Depois de prontas, com as partes coladas e secas, é aplicado o desenho-base da pintura final feita por membros das famílias (homens, mulheres e crianças) que repetem em cada peça o padrão estabelecido. Os brinquedos são estocados e, à véspera do Círio de Nazareth, são levados para Belém, onde são expostos nas praças ou comercializados em girândolas.

As girândolas são uma espécie de cruz com vários braços, também feita de miriti, onde são espetadas ponteiras da casca do próprio miriti para amarração de cerca de uma centena de brinquedos. A venda é feita pelos próprios artistas ou amigos que trabalham neste período.

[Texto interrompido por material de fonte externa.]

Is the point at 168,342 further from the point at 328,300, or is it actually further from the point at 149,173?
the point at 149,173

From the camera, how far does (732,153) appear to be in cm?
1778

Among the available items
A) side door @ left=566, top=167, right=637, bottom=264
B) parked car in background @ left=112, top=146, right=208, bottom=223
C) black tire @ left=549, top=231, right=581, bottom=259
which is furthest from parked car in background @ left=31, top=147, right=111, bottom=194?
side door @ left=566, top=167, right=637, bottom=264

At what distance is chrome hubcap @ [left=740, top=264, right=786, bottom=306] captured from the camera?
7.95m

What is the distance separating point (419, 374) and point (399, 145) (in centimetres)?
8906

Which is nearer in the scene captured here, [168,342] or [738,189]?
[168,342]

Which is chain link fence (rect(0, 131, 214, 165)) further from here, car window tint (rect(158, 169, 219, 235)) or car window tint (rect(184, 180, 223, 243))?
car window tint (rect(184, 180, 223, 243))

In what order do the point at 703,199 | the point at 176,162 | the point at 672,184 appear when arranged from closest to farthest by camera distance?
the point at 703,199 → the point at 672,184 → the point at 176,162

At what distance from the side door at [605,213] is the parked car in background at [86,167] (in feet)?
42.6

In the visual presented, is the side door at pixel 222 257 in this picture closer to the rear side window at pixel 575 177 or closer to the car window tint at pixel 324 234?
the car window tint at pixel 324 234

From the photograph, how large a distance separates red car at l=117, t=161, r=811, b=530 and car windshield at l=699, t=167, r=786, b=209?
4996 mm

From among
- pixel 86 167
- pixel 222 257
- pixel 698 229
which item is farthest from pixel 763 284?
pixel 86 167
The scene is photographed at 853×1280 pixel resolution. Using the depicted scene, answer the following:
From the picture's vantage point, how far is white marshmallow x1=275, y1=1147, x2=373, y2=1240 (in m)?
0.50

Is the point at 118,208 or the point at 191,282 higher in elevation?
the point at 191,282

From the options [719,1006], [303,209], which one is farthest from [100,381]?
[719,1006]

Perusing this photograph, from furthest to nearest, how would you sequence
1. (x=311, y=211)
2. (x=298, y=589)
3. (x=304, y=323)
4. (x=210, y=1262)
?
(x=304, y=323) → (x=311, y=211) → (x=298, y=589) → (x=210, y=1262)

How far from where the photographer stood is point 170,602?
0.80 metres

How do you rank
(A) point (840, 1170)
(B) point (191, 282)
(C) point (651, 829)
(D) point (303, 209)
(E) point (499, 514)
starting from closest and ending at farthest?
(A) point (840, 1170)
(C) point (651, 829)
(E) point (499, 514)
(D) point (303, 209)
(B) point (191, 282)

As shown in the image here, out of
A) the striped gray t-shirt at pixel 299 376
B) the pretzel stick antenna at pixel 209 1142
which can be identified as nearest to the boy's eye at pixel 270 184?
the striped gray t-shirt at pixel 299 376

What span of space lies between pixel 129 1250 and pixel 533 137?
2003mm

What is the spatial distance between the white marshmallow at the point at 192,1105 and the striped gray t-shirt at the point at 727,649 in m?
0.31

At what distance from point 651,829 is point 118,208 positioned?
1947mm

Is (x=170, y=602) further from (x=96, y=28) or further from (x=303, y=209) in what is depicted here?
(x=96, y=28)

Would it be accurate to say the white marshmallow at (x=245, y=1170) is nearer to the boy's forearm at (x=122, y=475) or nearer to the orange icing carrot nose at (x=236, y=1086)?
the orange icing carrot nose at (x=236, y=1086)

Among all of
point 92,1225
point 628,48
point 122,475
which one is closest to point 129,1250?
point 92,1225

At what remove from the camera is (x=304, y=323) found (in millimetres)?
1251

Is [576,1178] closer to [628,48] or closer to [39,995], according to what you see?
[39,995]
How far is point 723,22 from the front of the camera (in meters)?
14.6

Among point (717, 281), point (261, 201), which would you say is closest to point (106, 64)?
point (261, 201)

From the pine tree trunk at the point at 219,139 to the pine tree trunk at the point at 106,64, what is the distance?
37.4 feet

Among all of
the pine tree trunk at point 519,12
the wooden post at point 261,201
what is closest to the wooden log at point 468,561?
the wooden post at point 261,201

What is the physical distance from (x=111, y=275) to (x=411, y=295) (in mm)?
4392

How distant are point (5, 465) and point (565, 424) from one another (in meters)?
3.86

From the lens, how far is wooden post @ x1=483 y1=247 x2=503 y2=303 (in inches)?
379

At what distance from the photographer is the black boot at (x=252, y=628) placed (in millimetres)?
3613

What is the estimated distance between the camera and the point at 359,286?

Ao contrário de outras formas de artesanato da região como as réplicas de cerâmica marajoara ou tapajônica, cujas referências estão em achados arqueológicos expostos no Museu Emílio Goeldi, os brinquedos de Miriti são uma manifestação artística expontânea e reflexo da criatividade dos produtores seja no uso de cores primárias e poucas misturas (azul, vermelho, amarelo, verde, preto), seja na forma utilizada que sempre reflete o universo caboclo, suas influências urbanas e afetivas.

O Miriti, ou os brinquedos de Miriti, são exclusivos e inéditos, somente encontrados em Belém, no período do Círio de Nazareth e não foram ainda descobertos como produto de exportação, a exemplo de outras modalidades de artesanato encontrados em várias cidades brasileiras e mesmo no exterior, em galerias e museus. Esta característica sazonal, talvez leve o Miriti ao desaparecimento uma vez que, sendo produzido apenas uma vez por ano, induza os produtores – principalmente seus filhos que são a garantia de continuidade do trabalho – a buscarem outras fontes de renda e de especialização profissional.

Hoje ainda se vê muitas crianças aprendendo e produzindo e já se fala, na região, da organização de cooperativa dos produtores.

A expectativa é que a divulgação deste trabalho auxilie sua continuidade como forma legítima de expressão artística e, sobretudo, como reflexo da inventiva das várias culturas que compõem o país.